Aprovações regulatórias confirmam operação
O Cade confirmou sua aprovação sem restrições, rejeitando recurso do Phoenix que tentava impedir a transação. O conselho entendeu que o fundo não possui legitimidade para recorrer, pois teve indeferido o pedido de habilitação como terceira interessada no processo. Paralelamente, a Aneel deu anuência prévia à operação, também rejeitando as contestações apresentadas pelo fundo.
Contexto da aquisição e motivações da Sabesp
O acordo para aquisição da Emae foi firmado em outubro do ano anterior, com a Sabesp adquirindo o controle acionário por meio do Vórtx, agente fiduciário que detinha ações após a execução de garantias relacionadas a debêntures emitidas pelo Phoenix. Daniel Szlak, CFO da Sabesp, detalhou que a oportunidade surgiu diante do risco de default sinalizado por um banco, motivando a companhia a avaliar o ativo como estratégico para sua expansão no setor energético.

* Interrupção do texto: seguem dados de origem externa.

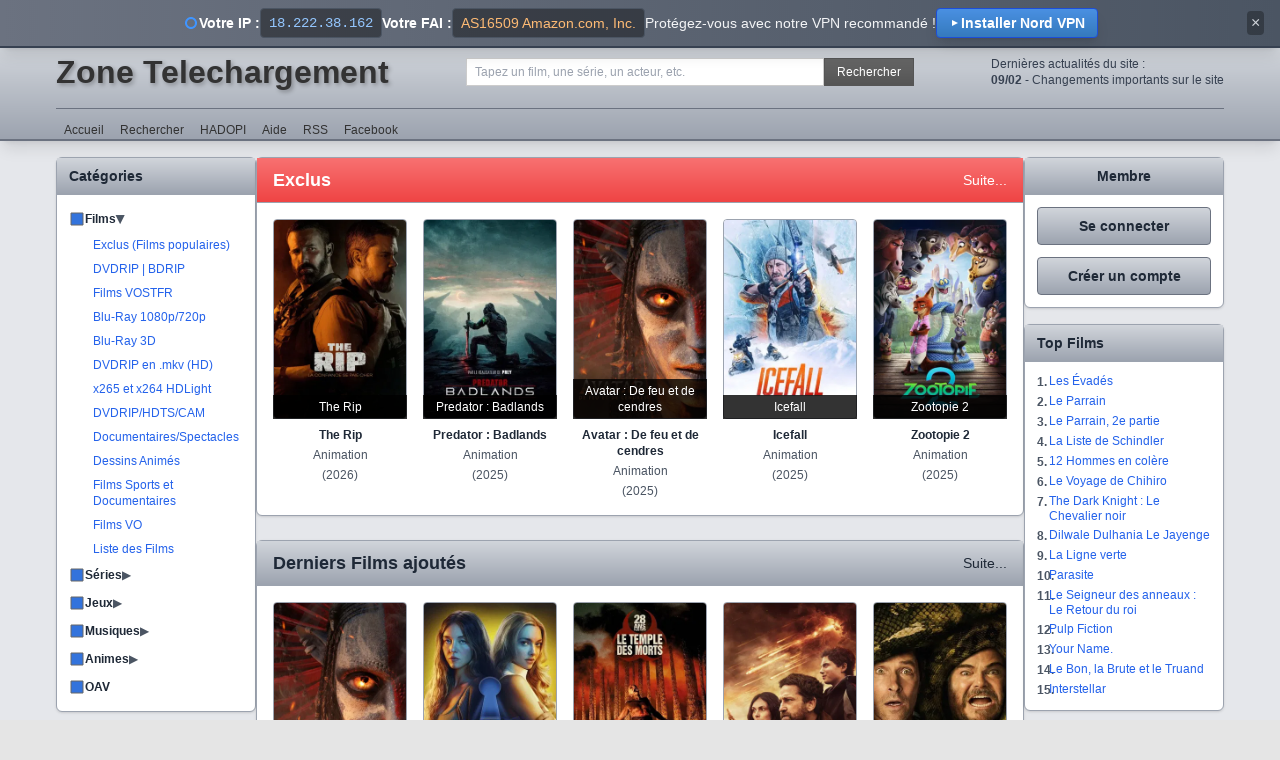

--- FILE ---
content_type: text/html
request_url: https://zt-za.fr/tv/263715280/gossip-girl-season-1
body_size: 327
content:
<!DOCTYPE html>
<html lang="fr">
  <head>
    <meta charset="UTF-8">
    <meta name="viewport" content="width=device-width, initial-scale=1.0">
    <title>Zone Telechargement : films et series tv en streaming</title>
    <meta name="description" content="Regardez vos films et séries préférés en streaming sur Zone Telechargement. Une large sélection de films récents, séries populaires et contenu exclusif en HD.">
    <meta property="og:title" content="Zone Telechargement - Films et Séries en Streaming">
    <meta property="og:description" content="Regardez vos films et séries préférés en streaming sur Zone Telechargement. Une large sélection de films récents, séries populaires et contenu exclusif en HD.">
    <meta property="og:type" content="website">
    <meta property="og:site_name" content="Zone Telechargement">
    <link rel="icon" type="image/svg+xml" href="/favicon.svg">
    <link rel="icon" type="image/x-icon" href="/favicon.ico">
 
    <base href="/">
    <script type="71776d01d5859e70317200b4-module" crossorigin src="/assets/index-BhN_ajrP.js"></script>
    <link rel="stylesheet" crossorigin href="/assets/index-IbPF5nHw.css">
  </head>
  <body>
    <div id="app"></div>
  <script src="/cdn-cgi/scripts/7d0fa10a/cloudflare-static/rocket-loader.min.js" data-cf-settings="71776d01d5859e70317200b4-|49" defer></script></body>
</html>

Resistência do fundo Phoenix e desdobramentos jurídicos
O fundo Phoenix, que comprou a Emae em leilão em 2024, buscou judicialmente suspender a operação e apresentou contestações em órgãos reguladores. Contudo, tanto o Cade quanto a Aneel consideraram improcedentes as alegações do fundo, reforçando a ampla defesa e contraditório durante o processo.
Autonomia das agências reguladoras
No voto vista aprovado pela Aneel, o diretor Gentil Nogueira ressaltou a autonomia decisória da agência para julgar a competência técnica da Sabesp na gestão da geradora, sem necessidade de aguardar decisões judiciais relativas à operação que envolveu a venda da Emae.
Impactos para Nelson Tanure
Além das derrotas regulatórias, o empresário enfrenta desafios financeiros e legais recentes, incluindo o bloqueio de seus bens determinado pelo ministro Dias Toffoli do STF, sob suspeita de ser sócio oculto do Banco Master, além de dificuldades para manter participações acionárias em outras empresas.
Esta aprovação representa um marco importante para a Sabesp, que amplia sua presença no setor energético nacional, enquanto o fundo Phoenix vê suas tentativas de impedir a operação judicialmente e administrativamente serem rejeitadas.